DSM-V: Change We Can Believe In?

So the draft of DSM-V is out.

If, as everyone says, the Diagnostic and Statistical Manual is the Bible of Psychiatry, I'm not sure why it gets heavily edited once every ten years or so. Perhaps the previous versions are a kind of Old Testament, and only the current one represents the New Revelation from the gods of the mind?

Mind Hacks has an excellent summary of the proposed changes. Bear in mind that the book won't be released until 2013. Some of the headlines:
  • Asperger's Syndrome is out - everyone's going to have an "autistic spectrum disorder" now.
  • Personality Disorders are out - kind of. In their place, there's 5 Personality Disorder Types, each of which you can have to varying degrees, and also 6 Personality Traits, each of which you can have to varying degrees.
  • Hypoactive Sexual Desire Disorder - the disease which failed-antidepressant-turned-aphrodisiac flibanserin is supposed to treat - is out, to be replaced by Sexual Interest and Arousal Disorder.
  • Binge Eating Disorder, Hypersexuality Disorder, and Gambling Addiction are in. Having Fun is not a disorder yet, but that's on the agenda for DSM-VI.
More important, at least in theory, are the Structural, Cross-Cutting, and General Classification Issues. This is where the grand changes to the whole diagnostic approach happen. But it turns out they're pretty modest. First up, the Axis system, by which most disorders were "Axis I", personality disorders which were "Axis II", and other medical illnesses "Axis III", is to be abolished - everything will be on a single Axis from now on.
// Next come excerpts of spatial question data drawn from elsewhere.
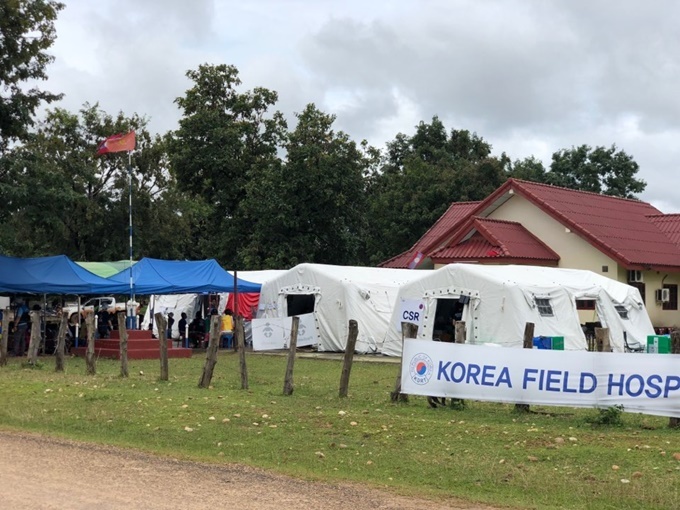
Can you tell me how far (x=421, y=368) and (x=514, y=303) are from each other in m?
11.5

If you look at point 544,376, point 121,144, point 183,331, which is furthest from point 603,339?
point 183,331

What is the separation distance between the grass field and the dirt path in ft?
1.47

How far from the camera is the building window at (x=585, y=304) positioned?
1088 inches

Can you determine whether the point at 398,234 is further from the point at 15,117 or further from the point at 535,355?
the point at 535,355

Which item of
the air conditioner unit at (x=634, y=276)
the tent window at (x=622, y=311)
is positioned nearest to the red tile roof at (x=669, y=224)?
the air conditioner unit at (x=634, y=276)

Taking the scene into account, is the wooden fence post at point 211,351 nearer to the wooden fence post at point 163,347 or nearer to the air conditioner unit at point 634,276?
the wooden fence post at point 163,347

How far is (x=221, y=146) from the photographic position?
48.1 meters

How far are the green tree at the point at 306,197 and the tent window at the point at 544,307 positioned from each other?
Answer: 19.7 m

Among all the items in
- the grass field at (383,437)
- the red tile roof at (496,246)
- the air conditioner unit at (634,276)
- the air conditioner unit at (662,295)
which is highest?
the red tile roof at (496,246)

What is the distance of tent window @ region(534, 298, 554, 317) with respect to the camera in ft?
83.6

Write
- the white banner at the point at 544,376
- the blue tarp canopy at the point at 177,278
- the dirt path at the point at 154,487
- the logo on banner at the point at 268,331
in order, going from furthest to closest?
the blue tarp canopy at the point at 177,278 → the logo on banner at the point at 268,331 → the white banner at the point at 544,376 → the dirt path at the point at 154,487

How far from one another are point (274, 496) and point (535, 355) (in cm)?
570

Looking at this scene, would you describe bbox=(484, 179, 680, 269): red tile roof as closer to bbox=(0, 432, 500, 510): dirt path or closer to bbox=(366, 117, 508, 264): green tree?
bbox=(366, 117, 508, 264): green tree

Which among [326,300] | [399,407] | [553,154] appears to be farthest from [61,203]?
[553,154]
This will have little, if any, practical effect, but will presumably make it easier on whoever it is that has to draw up the contents page of the book.

Excitingly, "dimensional assessments" have been added... but only in a limited way. Some people have long argued that having categorical diagnoses - "schizophrenia", "bipolar disorder", "major depression" etc. - is a mistake, since it forces psychiatrists to pigeon-hole people, and that we should stop thinking in terms of diagnoses and just focus on symptoms: if someone's depressed, say, then treat them for depression, but don't diagnose them with "major depressive disorder".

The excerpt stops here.